Concepcion would not say whether there are any suspects.

Robert Forest, originally from Burlington, Ontario, who has been the couple’s neighbour in Florida for the last 21 years, told Radio-Canada the last time he saw Gagné was on Tuesday, when he was outside his home raking leaves.

“We chatted and laughed,” Forest told Radio-Canada.

On Wednesday, another couple from the neighbourhood, also friends with the deceased, stopped by and told Forest they were looking for Gagné and Fortin. They said they had been trying to phone Gagné, but weren’t getting an answer.

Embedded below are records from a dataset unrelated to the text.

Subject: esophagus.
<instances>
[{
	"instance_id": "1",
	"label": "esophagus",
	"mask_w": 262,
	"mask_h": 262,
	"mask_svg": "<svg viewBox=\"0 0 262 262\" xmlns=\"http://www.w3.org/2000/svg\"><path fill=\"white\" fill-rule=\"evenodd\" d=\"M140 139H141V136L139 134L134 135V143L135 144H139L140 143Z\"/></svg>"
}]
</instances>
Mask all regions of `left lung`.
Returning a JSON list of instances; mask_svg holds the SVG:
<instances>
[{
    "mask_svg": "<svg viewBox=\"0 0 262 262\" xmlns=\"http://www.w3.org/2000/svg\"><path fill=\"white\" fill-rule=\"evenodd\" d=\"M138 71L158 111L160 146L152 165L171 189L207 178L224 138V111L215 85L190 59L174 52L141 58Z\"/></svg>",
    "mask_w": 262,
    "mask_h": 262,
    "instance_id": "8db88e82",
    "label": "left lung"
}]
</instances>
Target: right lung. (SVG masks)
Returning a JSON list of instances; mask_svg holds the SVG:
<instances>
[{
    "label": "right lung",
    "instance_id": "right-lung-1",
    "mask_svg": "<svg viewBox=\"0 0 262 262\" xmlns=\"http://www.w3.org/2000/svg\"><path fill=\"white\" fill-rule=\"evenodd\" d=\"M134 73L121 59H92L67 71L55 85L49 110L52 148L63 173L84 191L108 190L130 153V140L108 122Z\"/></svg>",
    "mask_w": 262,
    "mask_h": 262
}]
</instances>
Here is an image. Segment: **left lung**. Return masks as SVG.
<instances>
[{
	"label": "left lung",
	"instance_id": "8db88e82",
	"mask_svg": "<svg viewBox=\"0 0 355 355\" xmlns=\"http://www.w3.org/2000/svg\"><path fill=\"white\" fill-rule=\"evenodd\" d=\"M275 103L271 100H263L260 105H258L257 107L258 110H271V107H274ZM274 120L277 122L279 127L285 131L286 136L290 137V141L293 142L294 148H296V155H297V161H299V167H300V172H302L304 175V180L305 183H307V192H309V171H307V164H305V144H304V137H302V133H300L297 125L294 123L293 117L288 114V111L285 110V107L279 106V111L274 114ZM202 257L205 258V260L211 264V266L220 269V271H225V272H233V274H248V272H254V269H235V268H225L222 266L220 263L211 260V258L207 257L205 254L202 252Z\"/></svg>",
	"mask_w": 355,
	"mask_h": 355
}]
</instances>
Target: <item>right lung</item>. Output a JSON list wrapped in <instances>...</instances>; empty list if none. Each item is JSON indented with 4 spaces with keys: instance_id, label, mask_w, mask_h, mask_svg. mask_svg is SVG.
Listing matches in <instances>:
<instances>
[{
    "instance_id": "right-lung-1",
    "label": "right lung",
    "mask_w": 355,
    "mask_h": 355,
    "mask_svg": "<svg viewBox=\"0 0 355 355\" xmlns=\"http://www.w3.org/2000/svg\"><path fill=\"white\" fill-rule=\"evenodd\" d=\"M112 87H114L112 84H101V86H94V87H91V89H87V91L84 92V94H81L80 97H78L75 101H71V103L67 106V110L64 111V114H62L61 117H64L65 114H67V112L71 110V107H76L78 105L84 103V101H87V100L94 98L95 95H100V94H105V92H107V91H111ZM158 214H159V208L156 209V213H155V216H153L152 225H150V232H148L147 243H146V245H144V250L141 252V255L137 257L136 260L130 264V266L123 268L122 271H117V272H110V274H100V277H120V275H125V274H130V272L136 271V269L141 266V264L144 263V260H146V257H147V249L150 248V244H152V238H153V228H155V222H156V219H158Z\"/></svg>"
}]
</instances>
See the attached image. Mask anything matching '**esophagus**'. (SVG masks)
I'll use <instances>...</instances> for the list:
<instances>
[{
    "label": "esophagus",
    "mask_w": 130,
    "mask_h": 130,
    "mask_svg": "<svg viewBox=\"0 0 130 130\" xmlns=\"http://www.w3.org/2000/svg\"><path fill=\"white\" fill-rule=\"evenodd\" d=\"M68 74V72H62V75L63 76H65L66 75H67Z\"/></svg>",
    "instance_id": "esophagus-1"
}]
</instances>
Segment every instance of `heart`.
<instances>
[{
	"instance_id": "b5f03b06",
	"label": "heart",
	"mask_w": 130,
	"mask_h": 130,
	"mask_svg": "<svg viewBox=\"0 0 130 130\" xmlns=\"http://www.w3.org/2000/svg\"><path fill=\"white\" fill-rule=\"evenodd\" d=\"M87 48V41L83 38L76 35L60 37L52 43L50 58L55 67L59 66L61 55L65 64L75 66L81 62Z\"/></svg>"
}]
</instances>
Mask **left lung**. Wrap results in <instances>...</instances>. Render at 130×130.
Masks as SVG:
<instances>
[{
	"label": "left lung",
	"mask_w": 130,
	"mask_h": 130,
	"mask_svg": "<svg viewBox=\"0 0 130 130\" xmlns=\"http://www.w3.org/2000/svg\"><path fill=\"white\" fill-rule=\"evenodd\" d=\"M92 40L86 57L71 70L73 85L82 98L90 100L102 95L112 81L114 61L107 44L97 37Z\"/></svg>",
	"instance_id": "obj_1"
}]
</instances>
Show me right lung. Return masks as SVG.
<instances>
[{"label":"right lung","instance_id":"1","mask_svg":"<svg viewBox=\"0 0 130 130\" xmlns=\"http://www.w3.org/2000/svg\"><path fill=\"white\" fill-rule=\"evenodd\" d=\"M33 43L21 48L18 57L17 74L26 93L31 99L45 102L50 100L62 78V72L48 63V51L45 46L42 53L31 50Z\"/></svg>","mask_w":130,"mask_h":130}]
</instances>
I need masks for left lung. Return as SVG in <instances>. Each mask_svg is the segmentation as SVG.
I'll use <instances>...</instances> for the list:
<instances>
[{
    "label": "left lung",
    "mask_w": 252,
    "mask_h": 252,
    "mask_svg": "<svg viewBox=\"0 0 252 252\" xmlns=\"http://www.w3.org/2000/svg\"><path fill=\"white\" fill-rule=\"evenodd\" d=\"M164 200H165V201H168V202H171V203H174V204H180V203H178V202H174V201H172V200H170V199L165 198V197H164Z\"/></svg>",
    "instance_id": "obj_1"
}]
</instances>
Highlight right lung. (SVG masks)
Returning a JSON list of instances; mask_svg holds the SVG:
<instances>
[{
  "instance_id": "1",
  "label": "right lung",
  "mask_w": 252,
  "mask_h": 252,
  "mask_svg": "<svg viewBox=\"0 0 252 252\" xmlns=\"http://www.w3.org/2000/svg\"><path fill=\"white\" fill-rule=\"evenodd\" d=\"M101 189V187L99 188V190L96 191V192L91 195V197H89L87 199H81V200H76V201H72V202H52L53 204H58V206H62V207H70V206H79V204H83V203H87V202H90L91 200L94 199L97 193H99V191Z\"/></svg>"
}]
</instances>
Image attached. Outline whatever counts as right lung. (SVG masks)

Neighbours thought the couple may have gone to visit relatives nearby. But by Friday, they decided it was time to check on them. They found the screen door open and main entrance unlocked. A friend of the couple decided to go in while her husband and Forest waited outside.

“She yelled and came running out and said, ‘I think there’s somebody on the floor,’” Forest told Radio-Canada.

Forest then went in and said he found Gagné on the floor, just partly out of his bedroom, and Fortin was down the hall.

“There was lots of blood,” Forest said. “It’s just so, so sad that it could happen to them.”

Anyone with information about the case is encouraged to contact the Broward County Sheriff’s Office at 954-321-4262, Concepcion said. There is a $3,000 reward for information that leads to an arrest, she added.